By analyzing existing cross correlation between New Residential Investment and Leggett Platt Incorporated, you can compare the effects of market volatilities on New Residential and Leggett Platt and check how they will diversify away market risk if combined in the same portfolio for a given time horizon. You can also utilize pair trading strategies of matching a long position in New Residential with a short position of Leggett Platt. Check out your portfolio center. Please also check ongoing floating volatility patterns of New Residential and Leggett Platt.

Diversification Opportunities for New Residential and Leggett Platt

-0.33
  Correlation Coefficient

Very good diversification

The 3 months correlation between New and Leggett is -0.33. Overlapping area represents the amount of risk that can be diversified away by holding New Residential Investment and Leggett Platt Incorporated in the same portfolio, assuming nothing else is changed. The correlation between historical prices or returns on Leggett Platt and New Residential is a relative statistical measure of the degree to which these equity instruments tend to move together. The correlation coefficient measures the extent to which returns on New Residential Investment are associated (or correlated) with Leggett Platt. Values of the correlation coefficient range from -1 to +1, where. The correlation of zero (0) is possible when the price movement of Leggett Platt has no effect on the direction of New Residential i.e., New Residential and Leggett Platt go up and down completely randomly.

Pair Corralation between New Residential and Leggett Platt

Assuming the 90 days trading horizon New Residential Investment is expected to generate 0.32 times more return on investment than Leggett Platt. However, New Residential Investment is 3.12 times less risky than Leggett Platt. It trades about 0.06 of its potential returns per unit of risk. Leggett Platt Incorporated is currently generating about -0.07 per unit of risk.
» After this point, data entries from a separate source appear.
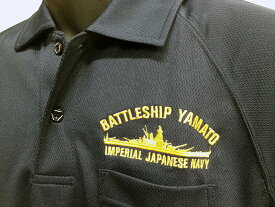 ポロシャツ ( 戦艦大和 ) 半袖 ドライ 吸汗速乾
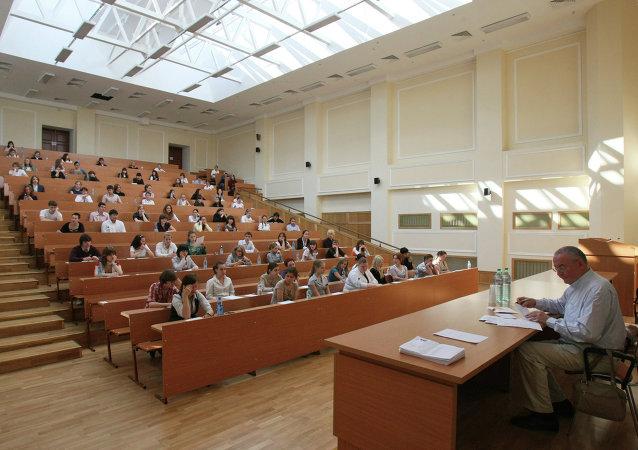 Rusia avanza casi 30 escalones en el Índice mundial de Capital Humano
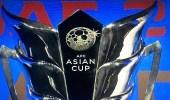 بالصور.. الشكل الجديد لكأس آسيا .. وجوائز المنتخبات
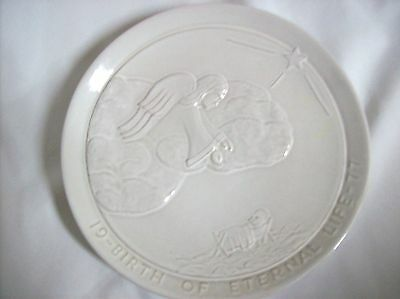 Frankoma Pottery ~ Christmas Plate ~ 1977 ~ Birth of Eternal Life ~ Signed ~Sand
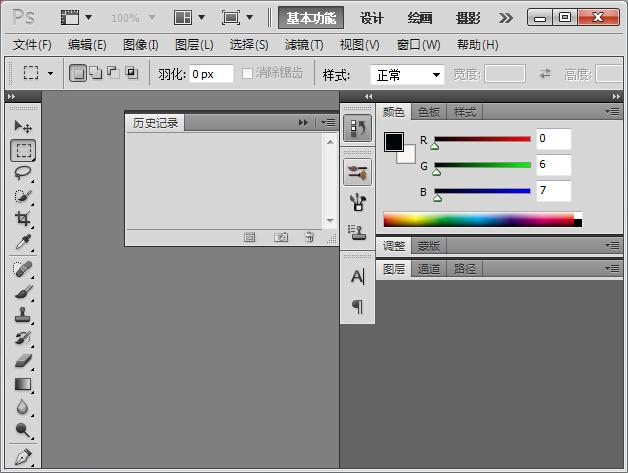 Zoner Draw英文版下载5.0 Zoner Draw下载 图片处理 下载之家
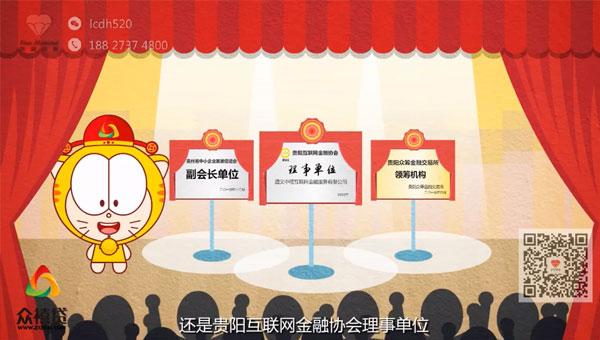 众禧贷 互联网金融Flash宣传动画 动画视频制作公司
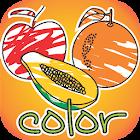 塗料の色と野菜 icon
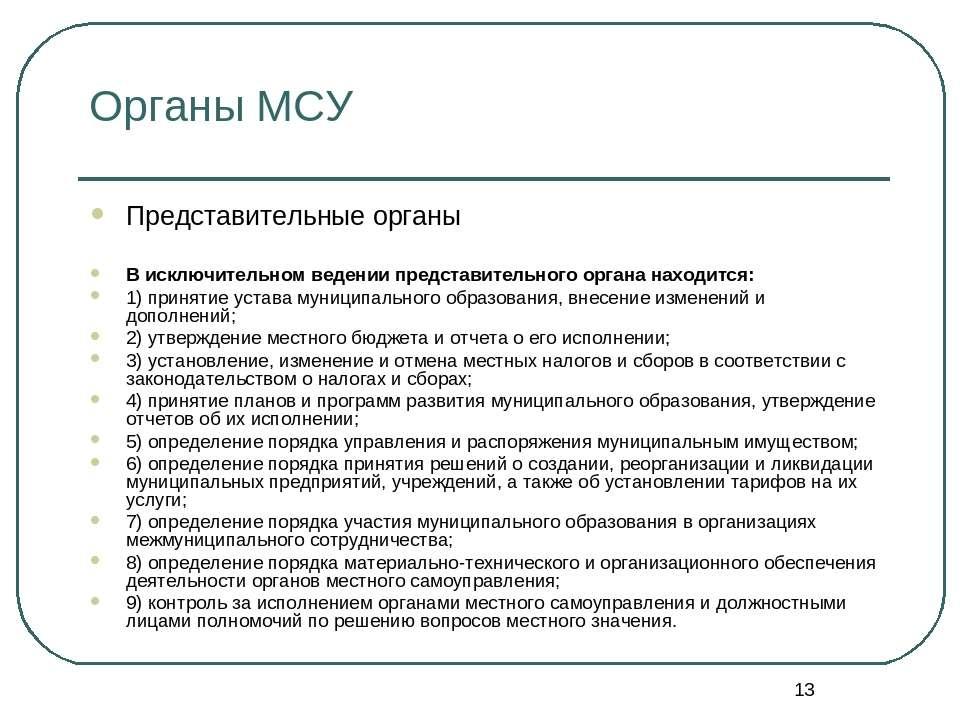 * Органы МСУ Представительные органы В исключительном ведении представительно...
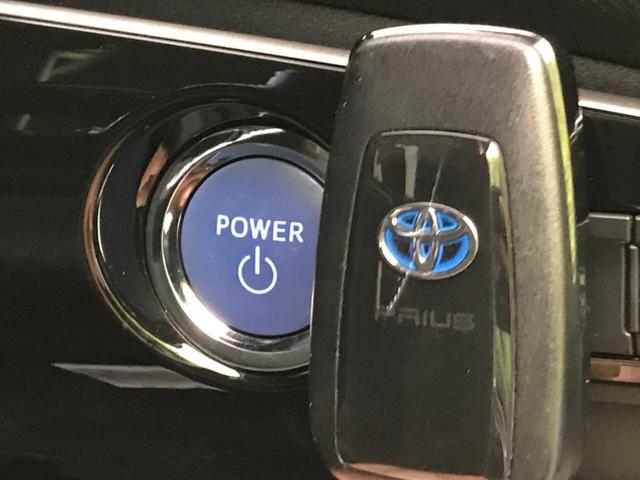 S 純正9型ナビ セーフティーセンス 衝突被害軽減装置 禁煙車 レーダークルーズ バックカメラ Bluetooth フルセグTV LEDヘッドライト LEDフォグライト バックカメラ 車線逸脱警報 ETC(12枚目)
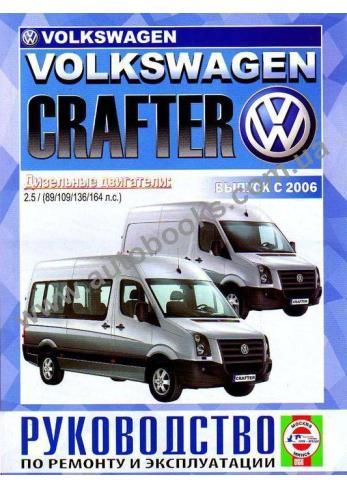 Crafter с 2006 года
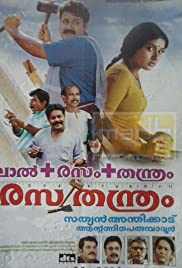 Rasathanthram Poster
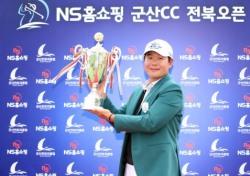 누가 전북오픈 접수할까? 이형준-주흥철-이수민 우승 도전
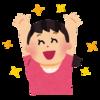 久しぶりにブログを開いたらキャピキャピ☆(?)した。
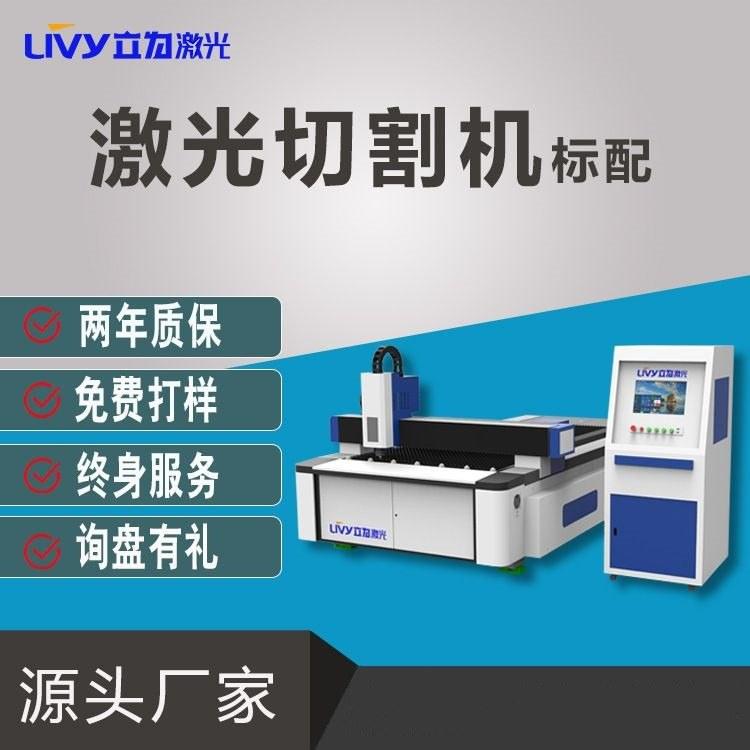 河北金属光纤激光切割机 立为光纤激光切割机报价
If you would invest  877.00  in New Residential Investment on September 27, 2024 and sell it today you would earn a total of  168.00  from holding New Residential Investment or generate 19.16% return on investment over 90 days.
Time Period3 Months [change]
DirectionMoves Against 
StrengthInsignificant
Accuracy100.0%
ValuesDaily Returns

New Residential Investment  vs.  Leggett Platt Incorporated

 Performance 
       Timeline  
New Residential Inve 

Risk-Adjusted Performance

7 of 100

 
Weak
 
Strong
OK
Compared to the overall equity markets, risk-adjusted returns on investments in New Residential Investment are ranked lower than 7 (%) of all global equities and portfolios over the last 90 days. Despite nearly stable basic indicators, New Residential is not utilizing all of its potentials. The current stock price disturbance, may contribute to mid-run losses for the stockholders.
Leggett Platt 

Risk-Adjusted Performance

0 of 100

 
Weak
 
Strong
Very Weak
Over the last 90 days Leggett Platt Incorporated has generated negative risk-adjusted returns adding no value to investors with long positions. Despite uncertain performance in the last few months, the Stock's basic indicators remain nearly stable which may send shares a bit higher in January 2025. The current disturbance may also be a sign of long-run up-swing for the company stockholders.
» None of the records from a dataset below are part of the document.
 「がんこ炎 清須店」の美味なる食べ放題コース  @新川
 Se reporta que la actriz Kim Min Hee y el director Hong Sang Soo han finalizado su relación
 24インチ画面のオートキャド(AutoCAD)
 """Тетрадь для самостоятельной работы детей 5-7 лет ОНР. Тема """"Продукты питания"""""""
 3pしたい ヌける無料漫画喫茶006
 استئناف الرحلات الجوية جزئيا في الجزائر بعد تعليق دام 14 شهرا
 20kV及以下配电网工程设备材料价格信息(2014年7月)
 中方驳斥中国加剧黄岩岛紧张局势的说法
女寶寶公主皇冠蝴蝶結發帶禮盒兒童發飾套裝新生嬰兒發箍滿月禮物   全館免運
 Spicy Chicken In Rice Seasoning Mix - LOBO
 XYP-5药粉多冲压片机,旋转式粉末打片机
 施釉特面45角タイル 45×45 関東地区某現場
New Residential and Leggett Platt Volatility Contrast

   Predicted Return Density   
       Returns  

Pair Trading with New Residential and Leggett Platt

The main advantage of trading using opposite New Residential and Leggett Platt positions is that it hedges away some unsystematic risk. Because of two separate transactions, even if New Residential position performs unexpectedly, Leggett Platt can make up some of the losses. Pair trading also minimizes risk from directional movements in the market. For example, if an entire industry or sector drops because of unexpected headlines, the short position in Leggett Platt will offset losses from the drop in Leggett Platt's long position.
The idea behind New Residential Investment and Leggett Platt Incorporated pairs trading is to make the combined position market-neutral, meaning the overall market's direction will not affect its win or loss (or potential downside or upside). This can be achieved by designing a pairs trade with two highly correlated stocks or equities that operate in a similar space or sector, making it possible to obtain profits through simple and relatively low-risk investment.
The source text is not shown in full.